Middle East

Gaza: Israeli and Palestinian press see truce 'victory'

Middle Eastern newspaper front pages Image copyright BBC Monitoring
Image caption Palestinian Al-Quds (bottom R) wants guarantees that Israel's "futile" operation in Gaza will not be repeated

Middle East newspapers are taking stock as the 72-hour ceasefire agreed by Israel and Palestinian militants in the Gaza Strip appears to hold.

Israeli newspapers debate whether the military campaign has achieved its objectives, with disappointment outnumbered by declarations of strategic victory.

On the Palestinian side, press commentators are also cautiously optimistic about the truce and a potential long-term halt to the violence, and even voice hopes that Palestinians will gain from the conflict.


One writer, in the pro-Hamas newspaper, Filastin, portrays the ceasefire as a victory.

"Hamas' army was able to remain steadfastly on its feet, which is equal to victory. It thwarted the Zionist and regional scheme to get rid of the Palestinian resistance that will emerge from this conflict stronger," Eyad al-Qarra writes.

The Palestinian Authority-owned newspaper al-Hayat al-Jadidah is upbeat about the Palestinian factions' chances at the indirect talks with Israeli representatives taking place in Egypt.

"The Palestinian delegation in Cairo proved that it is capable of having a thorough political vision," it says.

Image copyright Getty Images
Image caption Israeli troops have withdrawn to "defensive positions" outside the Gaza Strip

In al-Ayyam, which supports the Fatah movement of Palestinian Authority President Mahmoud Abbas, Hani Habib is even more positive, and sees wider benefits for Palestinian aspirations:

"With the help of the war's outcome, it is realistic to politically reinvigorate the Palestinian cause by restarting a regional and Arab effort to end the occupation and establish a Palestinian state."

But an editorial in Jerusalem-based al-Quds believes Palestinians should focus securing international guarantees to ensure that Israel's "futile" operation in Gaza will not be repeated.

Victory or disappointment?

In Israel, opinion is divided on whether the truce should be welcomed.

In Yedioth Ahronoth, Nahum Barnea speaks of "disappointment" at the lack of a "categorical ending" to the military campaign.

"Israel's government entered the operation without a strategic plan and came out of it without a strategic plan," Barnea wrote.

In the same paper, Baruch Leshem, says Israeli Prime Minister Benjamin Netanyahu can be satisfied with the outcome.

"A ceasefire and an arrangement after that, together with the destruction of most of the tunnels, can constitute a certain victory picture for the prime minister," Leshem says.

Image copyright Reuters
Image caption Israeli families were forced to take refuge in bomb shelters, like this one in Ashkelon

The Jerusalem Post also believes public disappointment at the ceasefire is outweighed by what it says is a strategic victory

"The rule of thumb in gauging any public's mood is that the higher the expectations, the deeper the let-down," it says in an editorial.

"The ground incursion into Gaza was never intended to conquer it and expel Hamas.

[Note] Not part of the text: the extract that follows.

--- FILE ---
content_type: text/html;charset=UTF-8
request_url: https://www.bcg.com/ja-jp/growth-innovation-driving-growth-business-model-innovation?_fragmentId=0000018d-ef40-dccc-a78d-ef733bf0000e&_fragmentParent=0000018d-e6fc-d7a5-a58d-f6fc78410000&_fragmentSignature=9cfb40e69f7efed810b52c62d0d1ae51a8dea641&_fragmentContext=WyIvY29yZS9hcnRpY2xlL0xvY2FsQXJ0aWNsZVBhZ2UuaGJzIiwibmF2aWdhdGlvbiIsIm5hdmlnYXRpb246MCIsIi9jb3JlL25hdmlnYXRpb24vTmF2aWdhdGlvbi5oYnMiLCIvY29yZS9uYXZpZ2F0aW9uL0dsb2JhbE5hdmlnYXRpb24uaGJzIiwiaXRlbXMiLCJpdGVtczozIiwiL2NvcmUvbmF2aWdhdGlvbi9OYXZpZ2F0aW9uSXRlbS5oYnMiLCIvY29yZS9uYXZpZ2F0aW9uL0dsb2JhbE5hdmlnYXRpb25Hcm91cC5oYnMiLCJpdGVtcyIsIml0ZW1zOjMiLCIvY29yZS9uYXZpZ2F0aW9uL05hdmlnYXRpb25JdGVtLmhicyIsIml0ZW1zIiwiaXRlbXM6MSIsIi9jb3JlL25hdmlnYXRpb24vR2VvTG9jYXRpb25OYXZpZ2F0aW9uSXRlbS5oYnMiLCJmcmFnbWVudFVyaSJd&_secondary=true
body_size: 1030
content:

It was occasioned by the tunnel threat, and that was neutralised more competently and successfully than might have been envisioned."

The pro-Netanyahu free paper Yisrael Hayom is in no doubt as to the result.

"It is difficult to miss the satisfaction in Israel yesterday from the results of the fighting in Gaza. From the top of the political echelon to the last of the warriors the message was one: 'We won.'"

Arabs 'asleep'

In the rest of the Arab world, commentators bemoan what they see as insufficient support for Hamas.

"We know that the Palestinians paid a very high price... but we also know it would not have been so dear a price if some of the Arabs had backed Gaza," Jordan's al-Dustur says in an editorial.

In Kuwait, al-Seyassah echoes the sentiment. "The whole wide world was watching while the Arab world is scandalously fast asleep," it says.

Image copyright Reuters
Image caption Beit Lahiya, a town in northern Gaza, was badly damaged in the conflict

Lebanese paper Assafir is not optimistic that the ceasefire talks will be a success.

"There will be no peace with Israel even at its own conditions because peace with Israel, as we are currently witnessing, means endless Arab civil wars."

Papers in Iran are keen to show the ceasefire as a moral victory for Hamas.

"Zionists have lost the war in the public relations fight," Seyed Masud Alavi writes in conservative Resalat.

"Thus, they have retreated with humility and disgrace and called for a 72-hour cease-fire by raising the white flag."